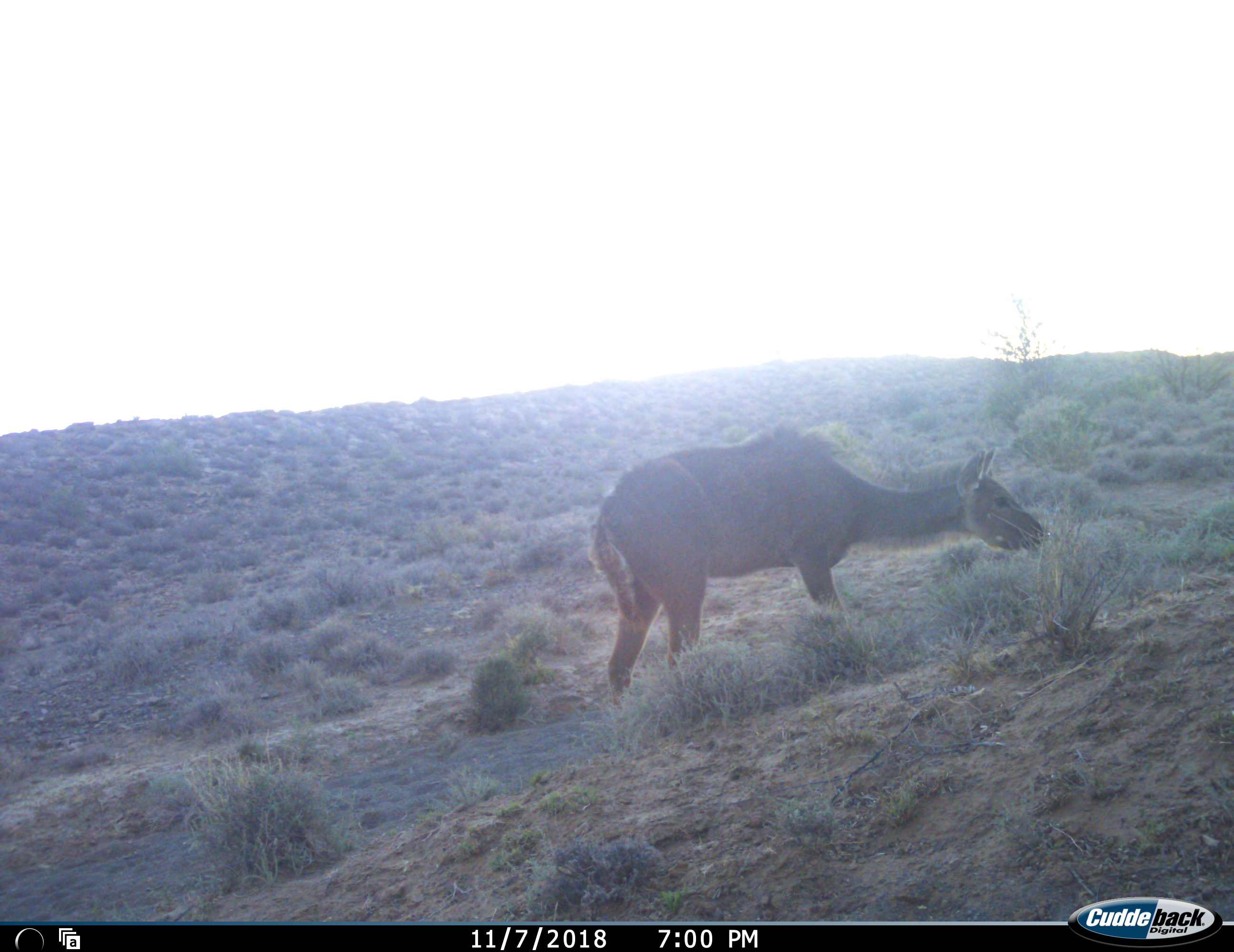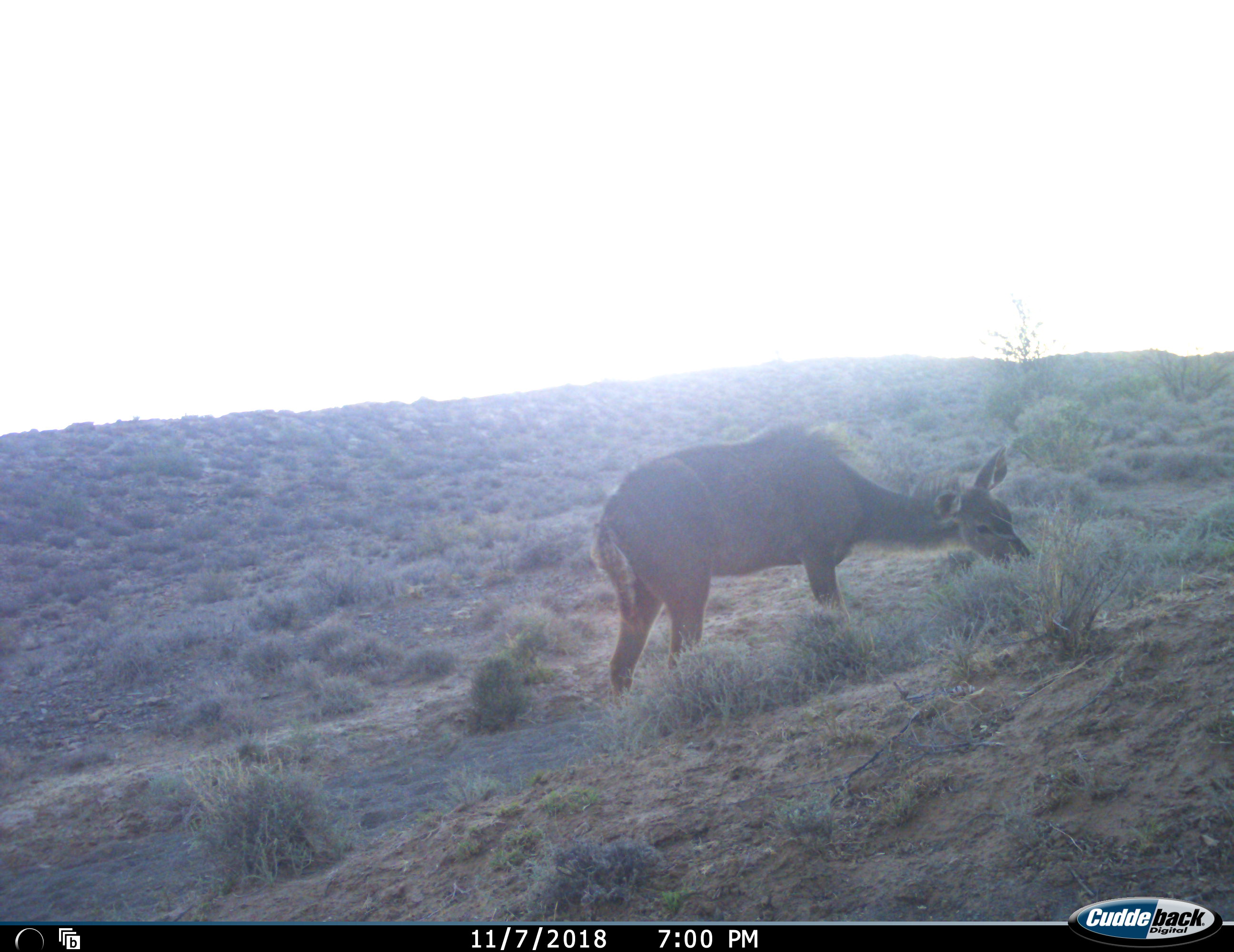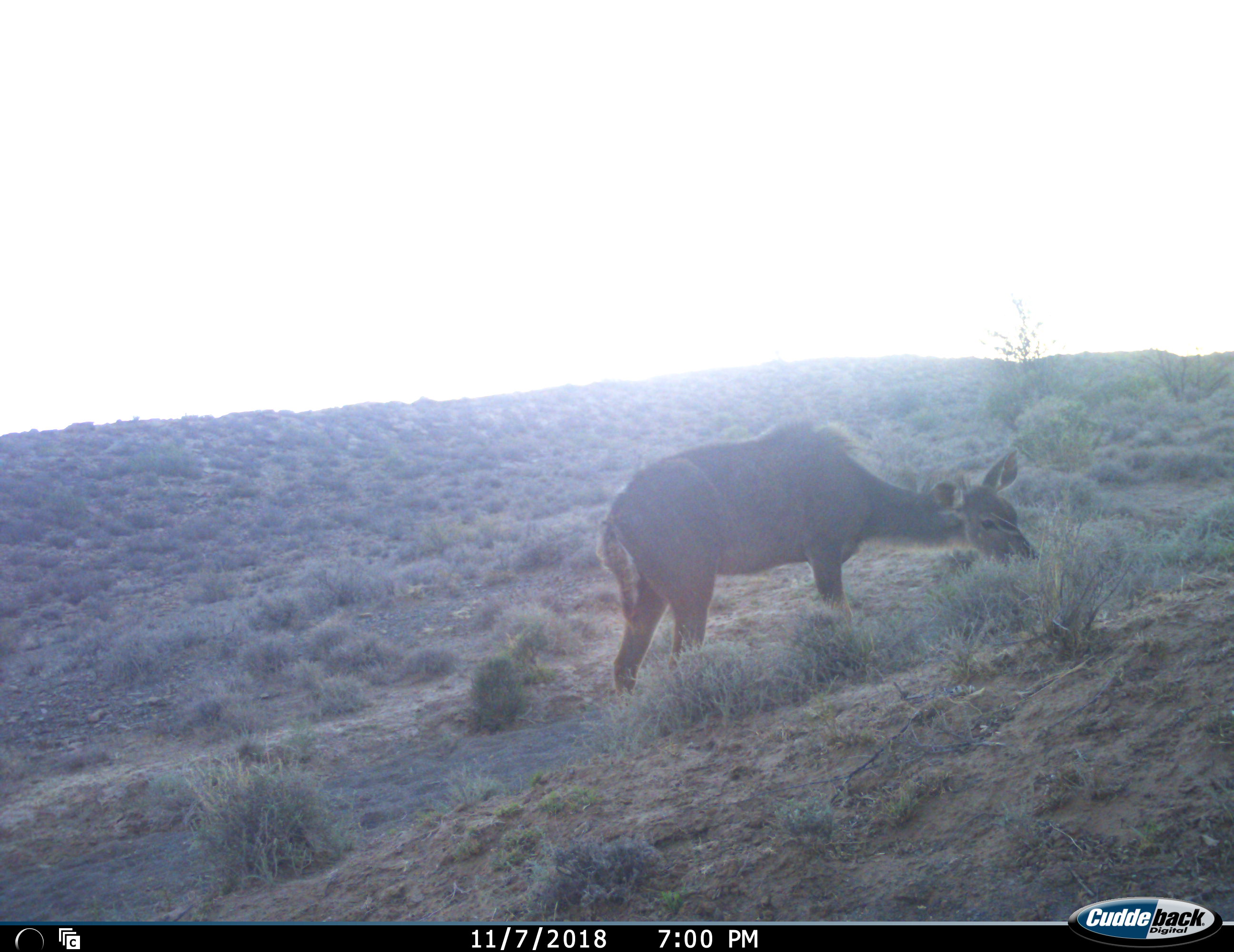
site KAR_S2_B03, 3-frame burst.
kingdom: Animalia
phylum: Chordata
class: Mammalia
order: Artiodactyla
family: Bovidae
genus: Tragelaphus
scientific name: Tragelaphus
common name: kudu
Kudu (Tragelaphus), count 1. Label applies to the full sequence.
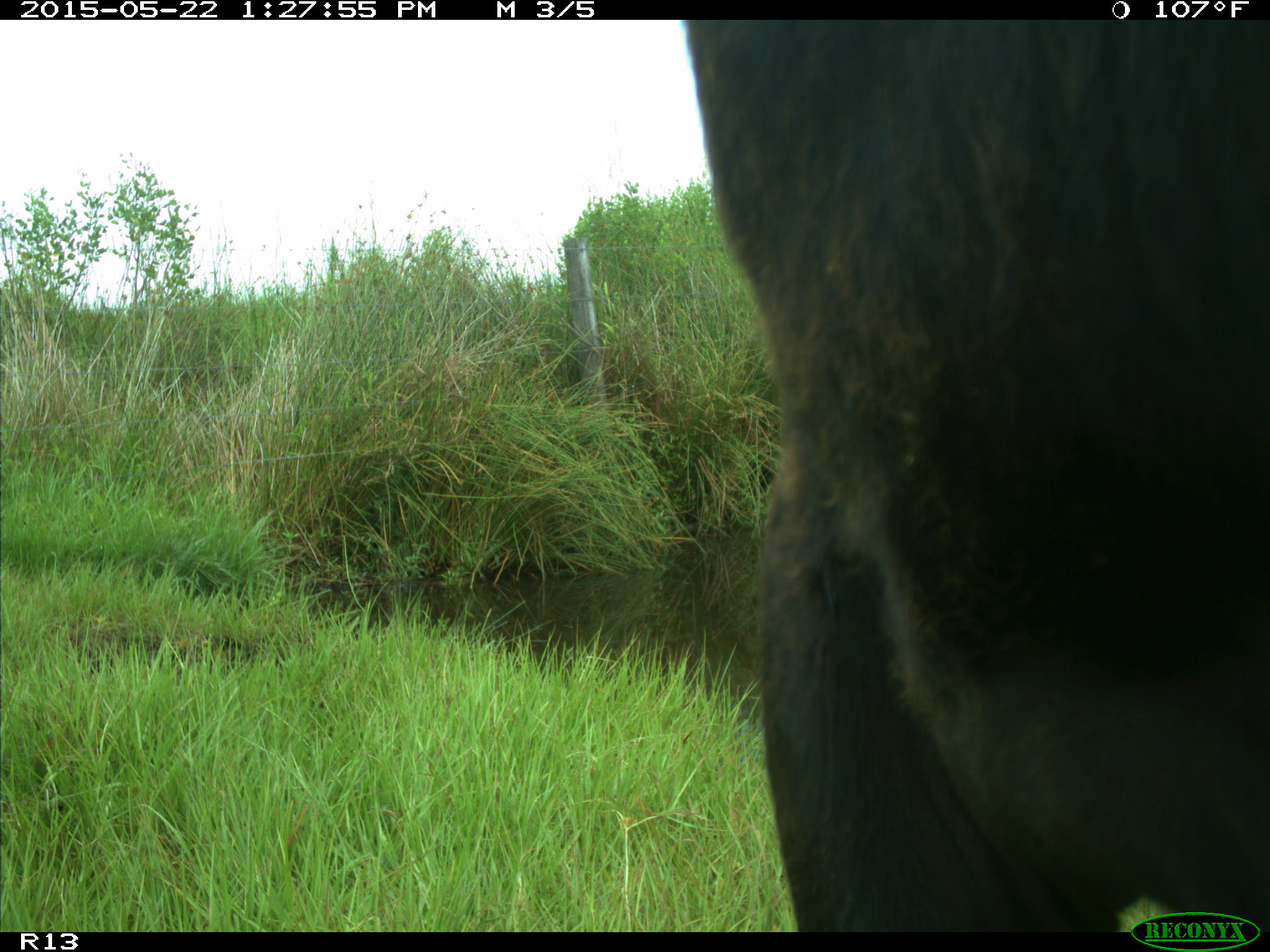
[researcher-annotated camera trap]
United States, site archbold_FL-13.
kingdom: Animalia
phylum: Chordata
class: Mammalia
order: Artiodactyla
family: Bovidae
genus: Bos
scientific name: Bos taurus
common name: domestic cow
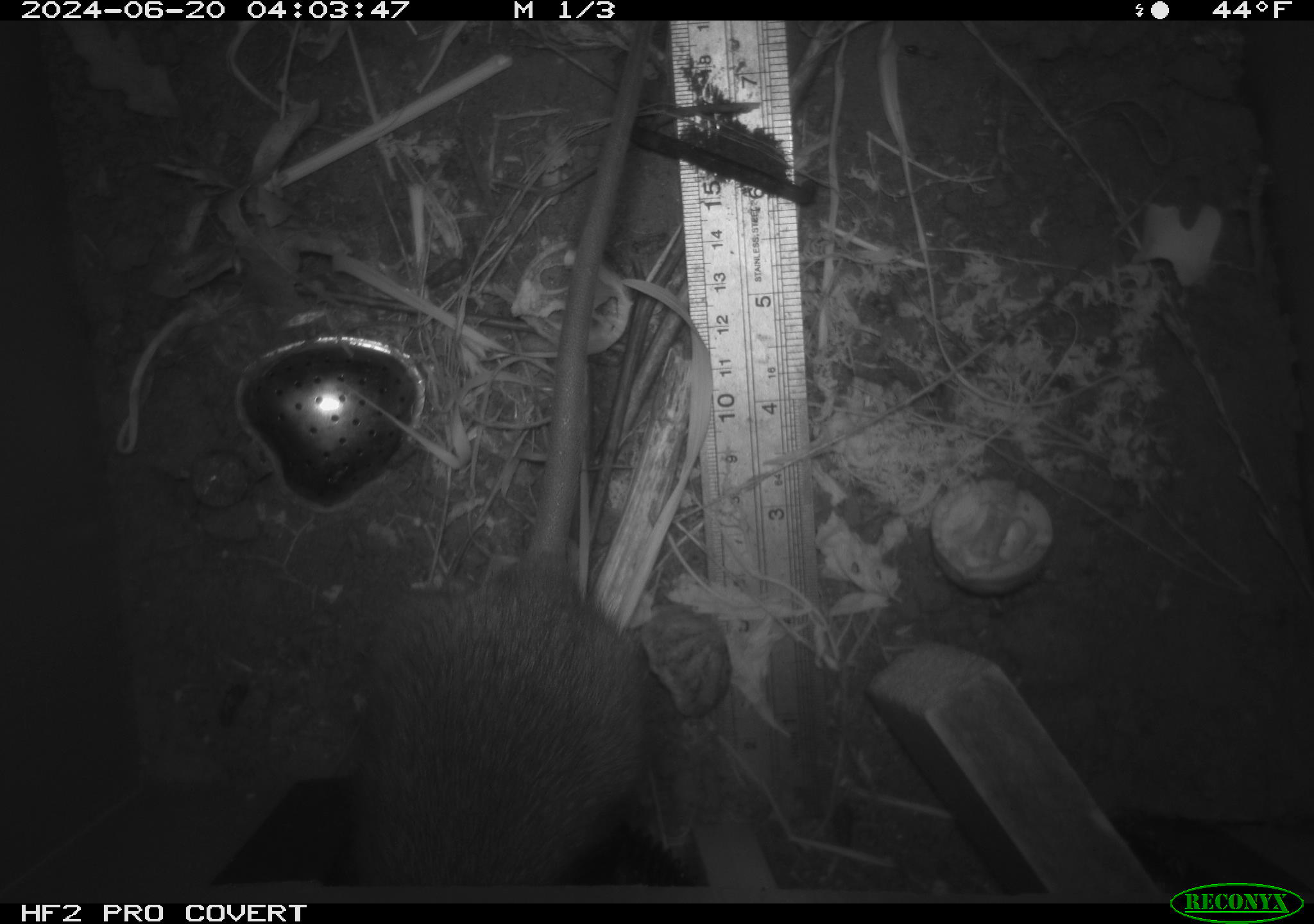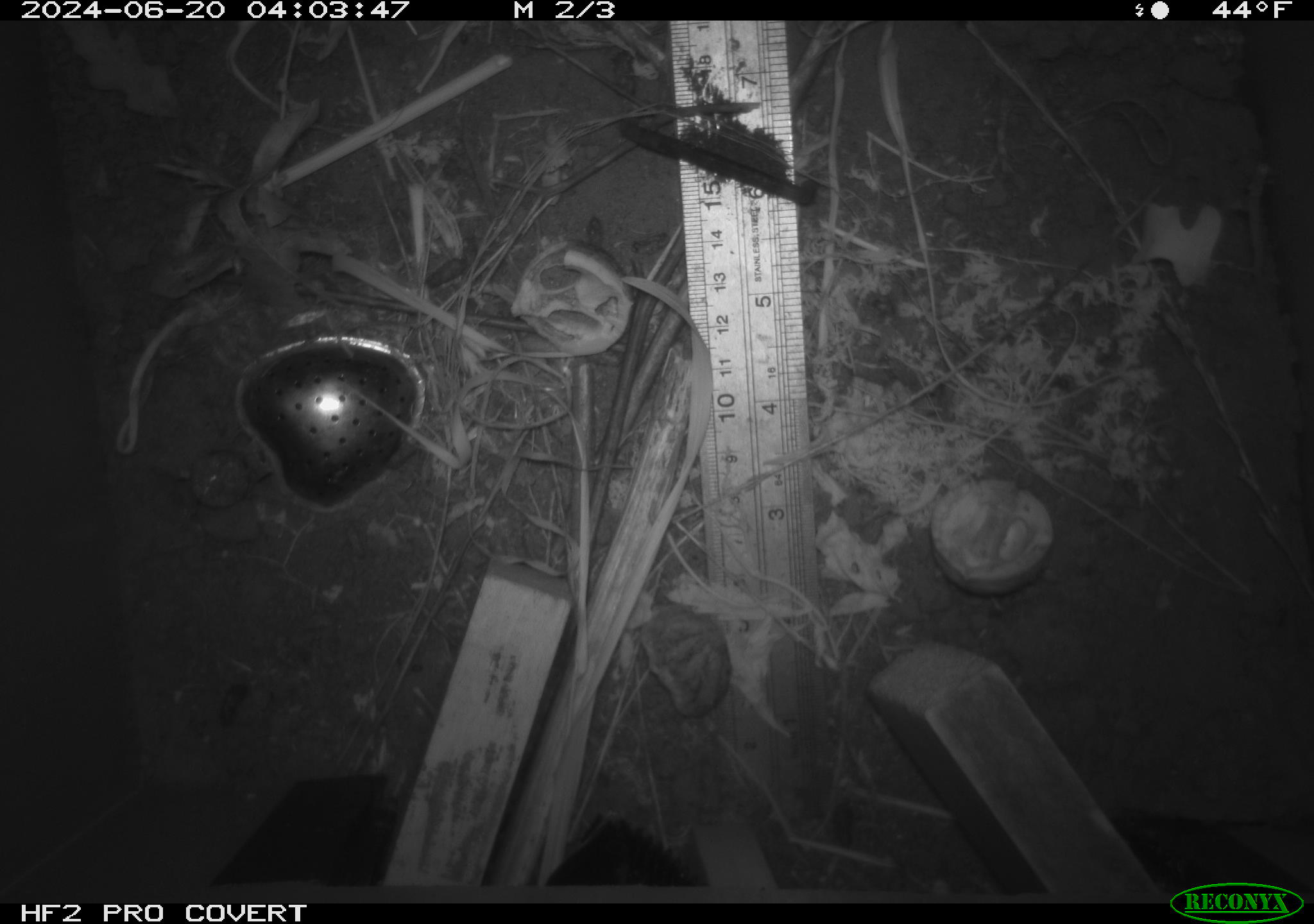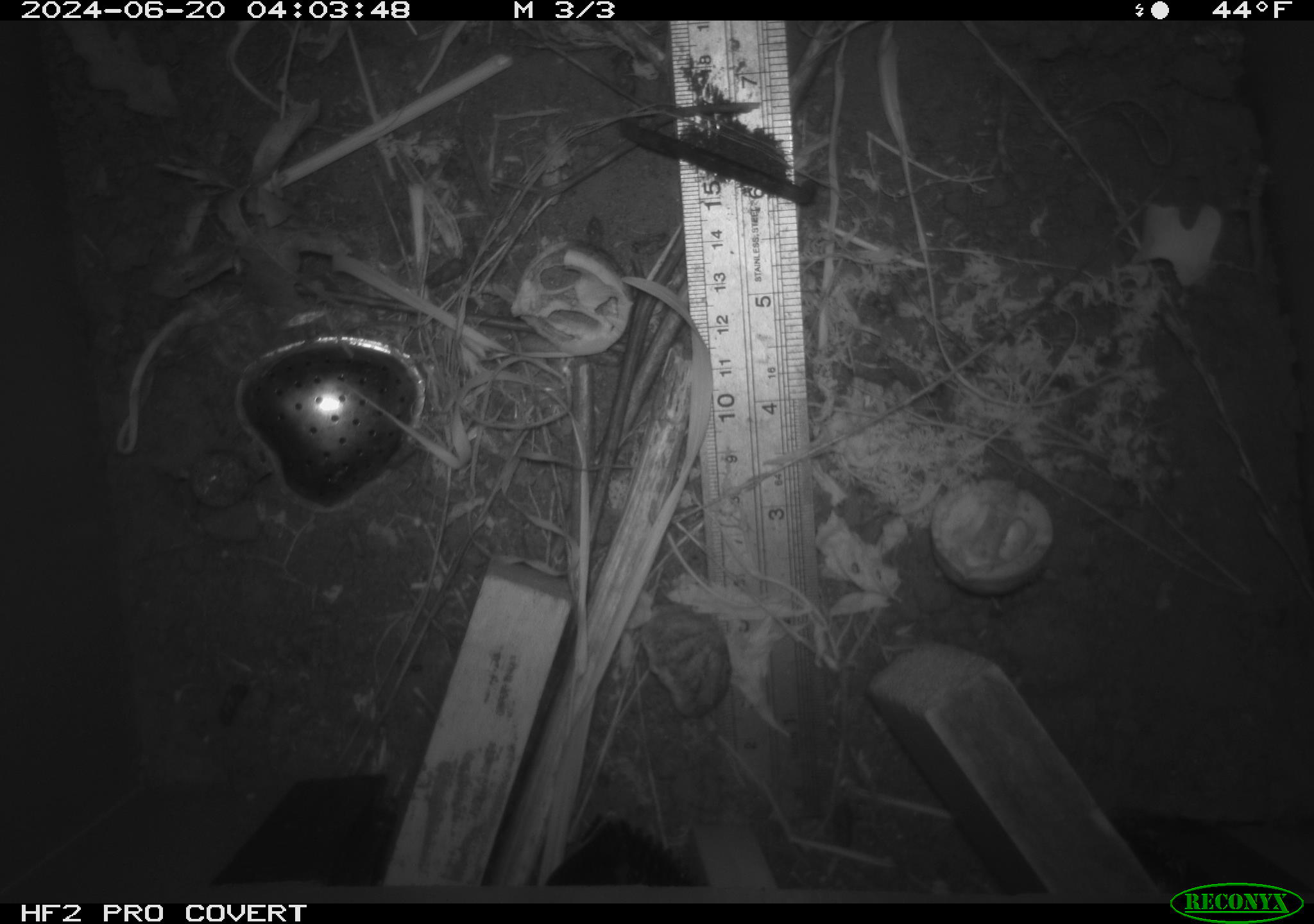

■ Task goal
The answer is the listing above repeated verbatim, minus its images.

■ Expected answer
site KAR_S2_B03, 3-frame burst.
kingdom: Animalia
phylum: Chordata
class: Mammalia
order: Artiodactyla
family: Bovidae
genus: Tragelaphus
scientific name: Tragelaphus
common name: kudu
Kudu (Tragelaphus), count 1. Label applies to the full sequence.
[researcher-annotated camera trap]
United States, site archbold_FL-13.
kingdom: Animalia
phylum: Chordata
class: Mammalia
order: Artiodactyla
family: Bovidae
genus: Bos
scientific name: Bos taurus
common name: domestic cow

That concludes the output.